I have always known that God made us. Every Christian does. Typically, we picture Him as a kind sculptor, toy maker, or parent. One who used His hands to mould us, His breath to start our hearts, and let us loose in this world, hoping we’ll choose to return to Him for advice sometimes.
My understanding of Him has shifted slightly, but ever so profoundly. When my priest here in Miami, ‘Fr Luis’, announced faith formation and RCIA classes in September 2023, my ears perked.
Adding a Monday night class to my full school and work schedule would be a lot to commit to, but the Holy Spirit told me to give it a try. I signed up expecting to have to stop classes a few weeks in, thinking that I just wanted to learn more about God. I probably wouldn’t end up wanting to take some huge leap by myself and change my faith tradition! I would just see how things go.
I could never have expected (though maybe I should have) that the classes I thought would take so much energy from me, would be what restored it from week to week.
Very quickly they became a source of supernatural fuel for me, and what I looked forward to at the start of each week. I began to walk around on air like I was in love and even had a friend ask me if that was the case.

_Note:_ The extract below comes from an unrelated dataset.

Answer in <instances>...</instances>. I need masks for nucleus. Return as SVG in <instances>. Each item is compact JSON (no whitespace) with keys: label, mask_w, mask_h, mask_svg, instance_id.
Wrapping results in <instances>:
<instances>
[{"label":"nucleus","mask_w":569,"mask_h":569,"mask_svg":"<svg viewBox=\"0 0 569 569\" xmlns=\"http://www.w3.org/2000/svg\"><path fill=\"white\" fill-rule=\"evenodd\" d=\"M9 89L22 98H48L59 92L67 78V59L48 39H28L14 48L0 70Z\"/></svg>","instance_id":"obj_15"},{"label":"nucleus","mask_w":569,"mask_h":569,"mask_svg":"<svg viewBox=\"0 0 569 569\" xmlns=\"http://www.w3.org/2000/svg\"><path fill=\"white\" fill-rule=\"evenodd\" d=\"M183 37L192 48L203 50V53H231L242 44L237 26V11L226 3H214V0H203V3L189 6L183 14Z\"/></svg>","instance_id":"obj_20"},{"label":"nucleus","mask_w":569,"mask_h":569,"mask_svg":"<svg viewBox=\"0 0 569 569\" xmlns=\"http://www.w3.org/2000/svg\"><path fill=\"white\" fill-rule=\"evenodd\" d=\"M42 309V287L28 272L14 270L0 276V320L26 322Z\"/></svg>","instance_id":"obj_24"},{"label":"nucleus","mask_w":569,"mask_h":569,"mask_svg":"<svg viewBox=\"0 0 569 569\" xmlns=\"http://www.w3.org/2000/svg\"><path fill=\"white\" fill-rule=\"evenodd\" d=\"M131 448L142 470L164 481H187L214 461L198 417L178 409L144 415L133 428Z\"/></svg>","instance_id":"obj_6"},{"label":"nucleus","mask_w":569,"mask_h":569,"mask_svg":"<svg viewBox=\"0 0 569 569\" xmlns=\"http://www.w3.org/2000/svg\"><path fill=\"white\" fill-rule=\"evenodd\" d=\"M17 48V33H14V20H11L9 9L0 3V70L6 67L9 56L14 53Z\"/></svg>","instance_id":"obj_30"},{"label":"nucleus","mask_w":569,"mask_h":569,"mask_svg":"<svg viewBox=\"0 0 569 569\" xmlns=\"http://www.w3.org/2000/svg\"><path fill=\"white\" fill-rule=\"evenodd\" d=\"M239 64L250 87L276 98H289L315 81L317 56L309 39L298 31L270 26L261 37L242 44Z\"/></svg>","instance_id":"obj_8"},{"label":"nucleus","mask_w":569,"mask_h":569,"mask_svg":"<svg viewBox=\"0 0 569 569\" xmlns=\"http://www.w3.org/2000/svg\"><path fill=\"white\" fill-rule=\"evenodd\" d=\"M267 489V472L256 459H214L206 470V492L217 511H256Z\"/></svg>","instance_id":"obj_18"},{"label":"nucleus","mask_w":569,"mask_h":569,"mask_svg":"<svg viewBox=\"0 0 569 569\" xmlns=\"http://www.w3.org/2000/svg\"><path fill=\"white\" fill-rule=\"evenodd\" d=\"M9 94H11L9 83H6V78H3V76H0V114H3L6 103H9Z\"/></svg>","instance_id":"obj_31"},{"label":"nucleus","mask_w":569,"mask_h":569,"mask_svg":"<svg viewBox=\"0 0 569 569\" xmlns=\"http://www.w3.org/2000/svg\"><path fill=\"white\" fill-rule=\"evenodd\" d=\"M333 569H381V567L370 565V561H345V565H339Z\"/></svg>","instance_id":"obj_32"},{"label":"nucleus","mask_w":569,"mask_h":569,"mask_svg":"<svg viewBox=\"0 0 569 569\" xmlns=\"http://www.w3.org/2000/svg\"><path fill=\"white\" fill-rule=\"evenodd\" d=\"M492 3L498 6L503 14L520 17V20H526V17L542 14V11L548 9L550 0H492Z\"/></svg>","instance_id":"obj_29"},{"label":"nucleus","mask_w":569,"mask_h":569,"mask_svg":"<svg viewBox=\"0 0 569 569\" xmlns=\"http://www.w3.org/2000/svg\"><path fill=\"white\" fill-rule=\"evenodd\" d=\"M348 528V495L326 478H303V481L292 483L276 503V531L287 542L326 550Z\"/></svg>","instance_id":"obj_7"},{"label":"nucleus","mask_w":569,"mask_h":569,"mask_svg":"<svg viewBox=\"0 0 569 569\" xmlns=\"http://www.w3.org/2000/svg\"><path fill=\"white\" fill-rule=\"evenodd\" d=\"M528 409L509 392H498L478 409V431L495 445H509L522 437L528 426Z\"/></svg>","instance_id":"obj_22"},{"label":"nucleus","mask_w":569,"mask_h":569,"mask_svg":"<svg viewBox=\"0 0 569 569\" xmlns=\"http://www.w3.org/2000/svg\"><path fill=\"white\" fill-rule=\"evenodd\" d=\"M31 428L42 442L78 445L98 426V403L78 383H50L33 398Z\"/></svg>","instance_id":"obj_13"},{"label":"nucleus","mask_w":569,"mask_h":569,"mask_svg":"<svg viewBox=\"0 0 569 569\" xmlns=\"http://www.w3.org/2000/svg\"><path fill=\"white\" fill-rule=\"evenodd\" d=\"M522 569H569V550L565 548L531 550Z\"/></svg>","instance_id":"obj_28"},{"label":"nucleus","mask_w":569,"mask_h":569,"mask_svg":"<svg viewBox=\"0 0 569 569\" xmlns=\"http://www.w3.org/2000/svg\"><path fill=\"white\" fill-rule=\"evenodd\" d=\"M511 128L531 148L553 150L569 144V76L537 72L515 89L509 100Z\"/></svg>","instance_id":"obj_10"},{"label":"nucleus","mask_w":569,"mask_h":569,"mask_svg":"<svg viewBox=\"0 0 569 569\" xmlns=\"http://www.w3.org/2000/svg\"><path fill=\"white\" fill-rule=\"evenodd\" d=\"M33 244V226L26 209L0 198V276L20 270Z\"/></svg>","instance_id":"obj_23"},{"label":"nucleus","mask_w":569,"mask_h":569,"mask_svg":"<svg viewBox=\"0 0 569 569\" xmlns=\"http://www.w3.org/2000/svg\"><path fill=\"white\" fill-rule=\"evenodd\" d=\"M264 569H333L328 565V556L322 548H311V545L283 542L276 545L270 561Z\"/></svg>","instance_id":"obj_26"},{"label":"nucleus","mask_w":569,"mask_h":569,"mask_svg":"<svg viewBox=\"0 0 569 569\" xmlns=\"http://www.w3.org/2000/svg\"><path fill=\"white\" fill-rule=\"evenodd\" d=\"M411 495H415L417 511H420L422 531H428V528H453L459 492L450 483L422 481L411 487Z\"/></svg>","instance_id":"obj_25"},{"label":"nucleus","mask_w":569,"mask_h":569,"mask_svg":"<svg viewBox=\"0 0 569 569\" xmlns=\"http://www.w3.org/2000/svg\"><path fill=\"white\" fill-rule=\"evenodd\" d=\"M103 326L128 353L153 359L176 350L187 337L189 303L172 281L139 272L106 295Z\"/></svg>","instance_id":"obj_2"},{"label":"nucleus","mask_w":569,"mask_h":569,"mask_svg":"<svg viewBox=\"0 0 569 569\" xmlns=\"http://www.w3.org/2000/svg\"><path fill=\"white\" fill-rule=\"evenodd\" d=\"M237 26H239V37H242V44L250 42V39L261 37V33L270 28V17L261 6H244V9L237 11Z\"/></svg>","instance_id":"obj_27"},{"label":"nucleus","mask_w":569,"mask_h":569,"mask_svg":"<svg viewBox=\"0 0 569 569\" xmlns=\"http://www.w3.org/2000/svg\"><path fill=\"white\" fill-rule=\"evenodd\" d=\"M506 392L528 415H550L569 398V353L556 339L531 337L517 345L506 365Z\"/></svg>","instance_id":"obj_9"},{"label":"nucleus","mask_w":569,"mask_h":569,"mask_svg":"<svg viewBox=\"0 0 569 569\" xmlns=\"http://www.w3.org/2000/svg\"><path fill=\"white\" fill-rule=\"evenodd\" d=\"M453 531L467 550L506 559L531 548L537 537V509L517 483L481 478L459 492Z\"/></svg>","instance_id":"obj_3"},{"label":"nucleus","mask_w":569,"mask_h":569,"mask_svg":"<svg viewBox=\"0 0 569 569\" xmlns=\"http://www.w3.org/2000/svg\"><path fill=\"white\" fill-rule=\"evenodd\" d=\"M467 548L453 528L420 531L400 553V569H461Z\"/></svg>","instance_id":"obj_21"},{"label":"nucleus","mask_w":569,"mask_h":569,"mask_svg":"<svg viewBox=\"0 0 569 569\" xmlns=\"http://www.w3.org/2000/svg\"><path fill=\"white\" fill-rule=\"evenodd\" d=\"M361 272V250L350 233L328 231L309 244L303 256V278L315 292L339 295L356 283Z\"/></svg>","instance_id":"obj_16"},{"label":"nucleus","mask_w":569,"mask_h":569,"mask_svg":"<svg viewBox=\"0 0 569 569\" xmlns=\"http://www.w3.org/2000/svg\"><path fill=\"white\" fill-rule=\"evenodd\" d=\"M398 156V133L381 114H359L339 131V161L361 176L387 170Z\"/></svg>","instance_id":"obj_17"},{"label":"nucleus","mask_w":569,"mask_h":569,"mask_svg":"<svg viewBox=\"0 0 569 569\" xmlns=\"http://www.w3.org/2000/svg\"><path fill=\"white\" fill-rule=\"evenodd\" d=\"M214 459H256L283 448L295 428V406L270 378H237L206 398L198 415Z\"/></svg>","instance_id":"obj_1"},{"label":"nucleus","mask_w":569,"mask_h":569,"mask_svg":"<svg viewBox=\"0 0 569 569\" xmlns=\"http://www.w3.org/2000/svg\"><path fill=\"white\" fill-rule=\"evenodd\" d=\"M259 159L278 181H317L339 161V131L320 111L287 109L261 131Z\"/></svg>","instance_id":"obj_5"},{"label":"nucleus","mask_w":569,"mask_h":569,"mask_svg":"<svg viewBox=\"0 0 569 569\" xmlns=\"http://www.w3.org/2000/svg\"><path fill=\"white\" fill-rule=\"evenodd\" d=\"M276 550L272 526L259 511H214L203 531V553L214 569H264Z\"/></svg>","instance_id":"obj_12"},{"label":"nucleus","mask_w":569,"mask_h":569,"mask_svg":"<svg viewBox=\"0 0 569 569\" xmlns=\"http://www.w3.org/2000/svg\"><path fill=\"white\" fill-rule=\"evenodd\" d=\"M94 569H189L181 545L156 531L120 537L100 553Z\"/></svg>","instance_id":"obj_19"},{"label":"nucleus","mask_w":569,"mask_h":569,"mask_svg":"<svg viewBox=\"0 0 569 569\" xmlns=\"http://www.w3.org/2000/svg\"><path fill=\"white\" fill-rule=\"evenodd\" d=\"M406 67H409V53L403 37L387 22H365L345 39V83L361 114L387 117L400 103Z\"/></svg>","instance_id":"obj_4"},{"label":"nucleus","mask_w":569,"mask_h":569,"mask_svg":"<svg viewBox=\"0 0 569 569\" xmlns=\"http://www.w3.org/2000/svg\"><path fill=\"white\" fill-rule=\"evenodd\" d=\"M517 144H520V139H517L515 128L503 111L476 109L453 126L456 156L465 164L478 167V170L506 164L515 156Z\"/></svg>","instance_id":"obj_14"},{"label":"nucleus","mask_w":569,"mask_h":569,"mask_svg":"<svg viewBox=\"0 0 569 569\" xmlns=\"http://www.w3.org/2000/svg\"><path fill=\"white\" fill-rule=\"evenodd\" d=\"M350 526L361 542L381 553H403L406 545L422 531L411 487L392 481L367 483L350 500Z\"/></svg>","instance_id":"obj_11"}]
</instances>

Well, yes…It was.
We live and breathe
Fr Luis explained it to me once this way, quoting the work of CS Lewis.
All of creation is a song, and God is an opera singer, using all His passion and might to hold a single note that seems to last forever. So long as He holds this note, all our lives are sustained by the breath leaving His lungs and made beautiful by the timbre of His voice.
If He were to stop, even to take a breath, the melody would stop. It would no longer exist. The song would be over. The melody could not delight in its own beauty or that of its singer, and the singer could no longer delight in His song.
We live and breathe because God is constantly giving of Himself, loving us into existence.
How beautiful it was to know that our Father has never left us on our own, even for a second, and that the proof of that is in the fact that we are alive in this moment. Throughout the RCIA, I have been reminded of how wanted I am by God, since nothing He has ever gifted me was out of obligation, but true devotion.
As a child, I knew God as deeply as a child can know love and until a few months ago, I couldn’t have fathomed anything deeper. The more I journey along with Him, the more vivid my experience of Him becomes.
I’m learning Him as a person, with a voice and a will, a personality, and a sense of humour, and in every second now, I yearn to become a vessel worthy to receive Love Himself – one who at least understands what she holds, even if I can never be deserving of it.
Because of this journey, my driving desire is to be whoever God wants me to be for the small corner of the world that I can touch, and I want others to come to know the joy and sense of purpose that comes with being close to Him.
The past few months have brought me the gift of seeing small ways in which God works through me to touch other people, establishing or reconciling relationships with them.
That has come with sharing in the sadness of rejection that Christ might feel from those who aren’t yet open to Him. There have been moments of deep community, and ones of utter loneliness in rooms full of friends.
In all things, I find solace in the little room in my heart where God dwells. I am learning to trust in a plan that may not always grant me the wishes of my heart, but that is greater than my own, and to believe in God’s words before my own fear and sorrow.
I know nothing of the future, but I’m sure that I want it to meet me walking with God, my love above all things.